» Brief
Update the rows below by changing each "blurred sneaker" to "blurred shoe" and keeping everything else the same. Omit the pictures from your answer.

Spatial reasoning dataset excerpts:
════════════════════

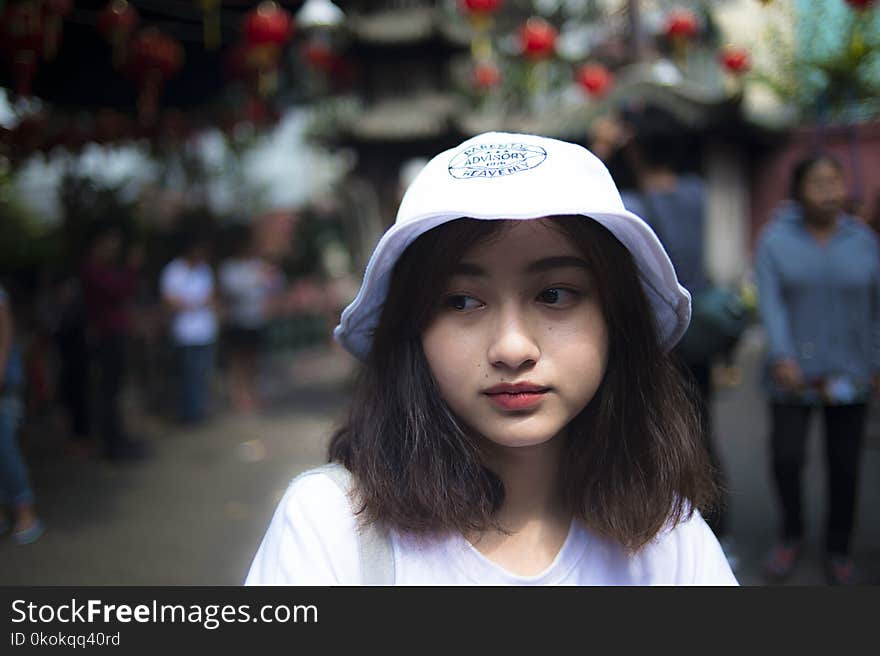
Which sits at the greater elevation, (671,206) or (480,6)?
(480,6)

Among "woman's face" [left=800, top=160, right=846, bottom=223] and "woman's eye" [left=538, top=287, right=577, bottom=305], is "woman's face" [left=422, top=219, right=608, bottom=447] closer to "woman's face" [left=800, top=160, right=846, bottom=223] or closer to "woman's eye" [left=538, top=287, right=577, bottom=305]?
"woman's eye" [left=538, top=287, right=577, bottom=305]

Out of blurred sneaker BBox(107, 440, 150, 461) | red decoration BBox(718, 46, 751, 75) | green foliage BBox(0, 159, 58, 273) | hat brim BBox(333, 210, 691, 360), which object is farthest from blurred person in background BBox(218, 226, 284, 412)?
hat brim BBox(333, 210, 691, 360)

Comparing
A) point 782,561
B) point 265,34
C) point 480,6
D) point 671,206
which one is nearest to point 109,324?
point 265,34

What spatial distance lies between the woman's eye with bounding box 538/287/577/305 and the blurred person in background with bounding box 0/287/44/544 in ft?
10.4

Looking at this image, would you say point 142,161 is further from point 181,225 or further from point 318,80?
point 318,80

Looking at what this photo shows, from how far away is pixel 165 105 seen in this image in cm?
550

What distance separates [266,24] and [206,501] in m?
2.83

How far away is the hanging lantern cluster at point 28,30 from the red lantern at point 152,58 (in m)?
0.71

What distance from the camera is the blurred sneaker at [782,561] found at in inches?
117

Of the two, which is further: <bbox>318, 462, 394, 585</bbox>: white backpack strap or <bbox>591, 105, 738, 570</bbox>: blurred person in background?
<bbox>591, 105, 738, 570</bbox>: blurred person in background

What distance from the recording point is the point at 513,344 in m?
0.98

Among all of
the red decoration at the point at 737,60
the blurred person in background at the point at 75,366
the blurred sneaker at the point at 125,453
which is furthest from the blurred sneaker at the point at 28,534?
the red decoration at the point at 737,60

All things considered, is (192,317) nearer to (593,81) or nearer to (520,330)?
(593,81)

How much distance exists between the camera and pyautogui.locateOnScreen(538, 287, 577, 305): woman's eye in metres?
1.03
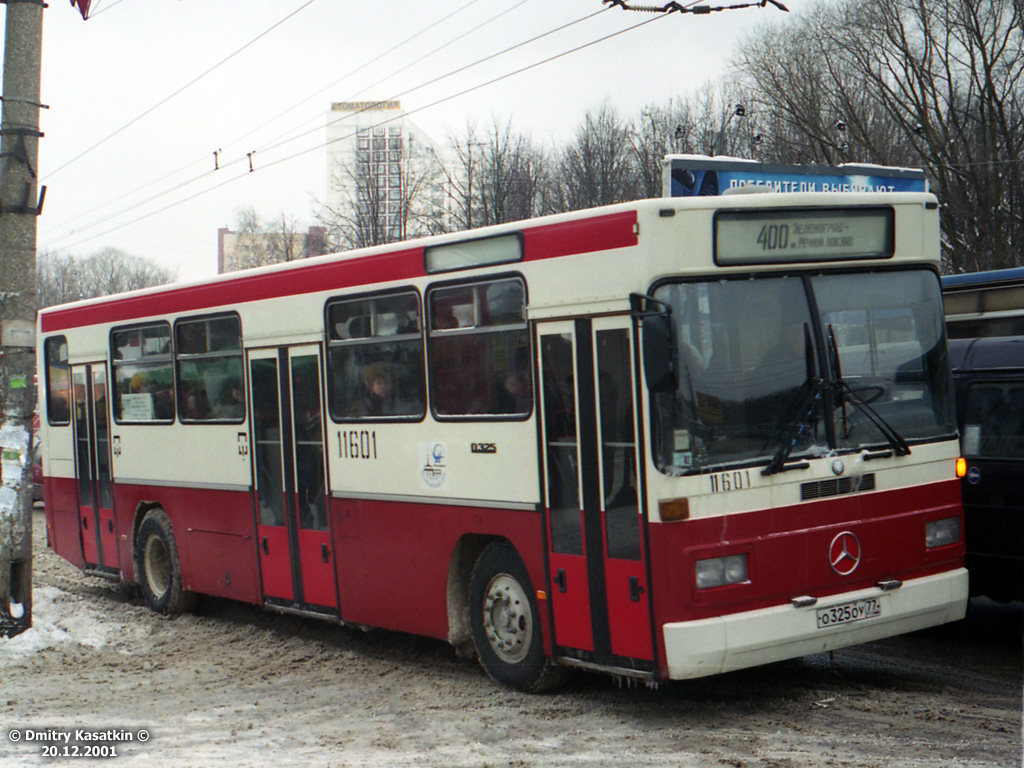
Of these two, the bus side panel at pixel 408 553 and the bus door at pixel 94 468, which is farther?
the bus door at pixel 94 468

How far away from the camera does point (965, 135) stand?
3188 centimetres

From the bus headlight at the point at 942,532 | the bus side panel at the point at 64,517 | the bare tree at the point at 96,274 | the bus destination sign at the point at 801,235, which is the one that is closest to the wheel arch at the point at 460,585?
the bus destination sign at the point at 801,235

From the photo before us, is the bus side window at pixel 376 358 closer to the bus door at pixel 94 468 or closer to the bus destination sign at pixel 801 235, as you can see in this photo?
the bus destination sign at pixel 801 235

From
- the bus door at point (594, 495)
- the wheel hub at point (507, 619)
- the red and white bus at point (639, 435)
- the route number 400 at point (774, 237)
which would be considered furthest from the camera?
the wheel hub at point (507, 619)

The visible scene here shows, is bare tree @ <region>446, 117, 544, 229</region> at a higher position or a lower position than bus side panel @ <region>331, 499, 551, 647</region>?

════════════════════

» Full response
Which sits at the greater elevation, (671,206) or (480,6)?
(480,6)

Among "woman's face" [left=800, top=160, right=846, bottom=223] and "woman's eye" [left=538, top=287, right=577, bottom=305], is "woman's face" [left=422, top=219, right=608, bottom=447] closer to "woman's face" [left=800, top=160, right=846, bottom=223] or closer to "woman's eye" [left=538, top=287, right=577, bottom=305]?
"woman's eye" [left=538, top=287, right=577, bottom=305]

Out of blurred shoe BBox(107, 440, 150, 461) | red decoration BBox(718, 46, 751, 75) | green foliage BBox(0, 159, 58, 273) | hat brim BBox(333, 210, 691, 360), which object is farthest from blurred person in background BBox(218, 226, 284, 412)?
hat brim BBox(333, 210, 691, 360)

Comparing
A) point 782,561
B) point 265,34
C) point 480,6
D) point 671,206
which one is nearest to point 109,324?
point 265,34

What spatial distance lies between the woman's eye with bounding box 538/287/577/305 and the blurred person in background with bounding box 0/287/44/544 in ft?
10.4

Looking at this image, would you say point 142,161 is further from point 181,225 or further from point 318,80?
point 318,80

Looking at what this photo shows, from how far away is pixel 165 105 seen in this image in cm?
550

What distance separates [266,24] and [206,501] in m?
2.83

How far away is the hanging lantern cluster at point 28,30 from the red lantern at point 152,58 (in m)?
0.71

What distance from the camera is the blurred shoe at [782,561] found at in inches?
117

Of the two, which is further: <bbox>318, 462, 394, 585</bbox>: white backpack strap or <bbox>591, 105, 738, 570</bbox>: blurred person in background?
<bbox>591, 105, 738, 570</bbox>: blurred person in background

What distance from the recording point is the point at 513,344 in m?
0.98

Among all of
the red decoration at the point at 737,60
the blurred person in background at the point at 75,366
the blurred shoe at the point at 125,453
which is furthest from the blurred shoe at the point at 28,534?
the red decoration at the point at 737,60

All things considered, is (192,317) nearer to (593,81) or nearer to (520,330)?
(593,81)

How much distance exists between the camera and pyautogui.locateOnScreen(538, 287, 577, 305): woman's eye in metres?
1.03
Of these two, the bus side panel at pixel 408 553 and the bus door at pixel 94 468, which is farther?
the bus door at pixel 94 468

How far away from the camera does point (965, 135) stand?
3188 centimetres

From the bus headlight at the point at 942,532 | the bus side panel at the point at 64,517 | the bare tree at the point at 96,274 | the bus destination sign at the point at 801,235, which is the one that is closest to the wheel arch at the point at 460,585?
the bus destination sign at the point at 801,235

From the photo before us, is the bus side window at pixel 376 358 closer to the bus door at pixel 94 468 or closer to the bus destination sign at pixel 801 235, as you can see in this photo?
the bus destination sign at pixel 801 235

From
- the bus door at point (594, 495)
- the wheel hub at point (507, 619)
- the red and white bus at point (639, 435)
- the route number 400 at point (774, 237)
which would be considered furthest from the camera?
the wheel hub at point (507, 619)

The visible scene here shows, is bare tree @ <region>446, 117, 544, 229</region> at a higher position or a lower position than bus side panel @ <region>331, 499, 551, 647</region>?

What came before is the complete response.